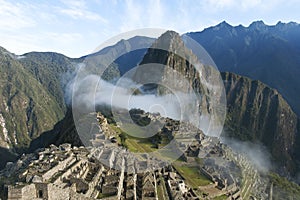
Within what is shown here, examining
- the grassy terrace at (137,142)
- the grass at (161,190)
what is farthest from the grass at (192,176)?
the grass at (161,190)

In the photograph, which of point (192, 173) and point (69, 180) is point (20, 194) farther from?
point (192, 173)

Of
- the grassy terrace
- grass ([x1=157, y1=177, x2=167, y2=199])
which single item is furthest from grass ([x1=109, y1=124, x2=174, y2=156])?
grass ([x1=157, y1=177, x2=167, y2=199])

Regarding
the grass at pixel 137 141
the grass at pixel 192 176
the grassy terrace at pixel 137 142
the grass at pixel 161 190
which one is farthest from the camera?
the grass at pixel 137 141

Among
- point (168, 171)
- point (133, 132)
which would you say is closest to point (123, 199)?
point (168, 171)

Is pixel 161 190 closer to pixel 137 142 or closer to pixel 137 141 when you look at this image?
pixel 137 142

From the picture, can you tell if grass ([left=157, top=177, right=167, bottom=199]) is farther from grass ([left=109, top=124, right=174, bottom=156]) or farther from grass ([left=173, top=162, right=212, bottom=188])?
grass ([left=109, top=124, right=174, bottom=156])

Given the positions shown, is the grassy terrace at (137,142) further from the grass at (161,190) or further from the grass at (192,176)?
the grass at (161,190)

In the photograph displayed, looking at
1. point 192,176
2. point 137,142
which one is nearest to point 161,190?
point 192,176

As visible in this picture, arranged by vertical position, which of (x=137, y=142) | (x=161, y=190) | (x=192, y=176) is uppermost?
(x=161, y=190)

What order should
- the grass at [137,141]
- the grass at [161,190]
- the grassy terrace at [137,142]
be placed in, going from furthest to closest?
the grass at [137,141], the grassy terrace at [137,142], the grass at [161,190]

------------------------------------------------------------------------

- TASK GOAL
Rewrite the material from the line containing "From the picture, can" through the end, changing "photograph" to "image" and leaving everything else unchanged.

- FULL SOLUTION
From the picture, can you tell if grass ([left=157, top=177, right=167, bottom=199]) is farther from grass ([left=109, top=124, right=174, bottom=156]) or farther from grass ([left=173, top=162, right=212, bottom=188])?
grass ([left=109, top=124, right=174, bottom=156])

Given the positions shown, is the grassy terrace at (137,142) further from the grass at (161,190) or further from the grass at (192,176)?
the grass at (161,190)

In the image displayed, looking at
1. point 192,176
2. point 137,142
which one is nearest to point 161,190?
point 192,176

As visible in this picture, arranged by vertical position, which of (x=137, y=142) | (x=161, y=190) | (x=192, y=176) is uppermost?
(x=161, y=190)

What order should
- the grass at [137,141]
- the grass at [161,190]
- the grassy terrace at [137,142]
be placed in, going from furthest to closest?
the grass at [137,141], the grassy terrace at [137,142], the grass at [161,190]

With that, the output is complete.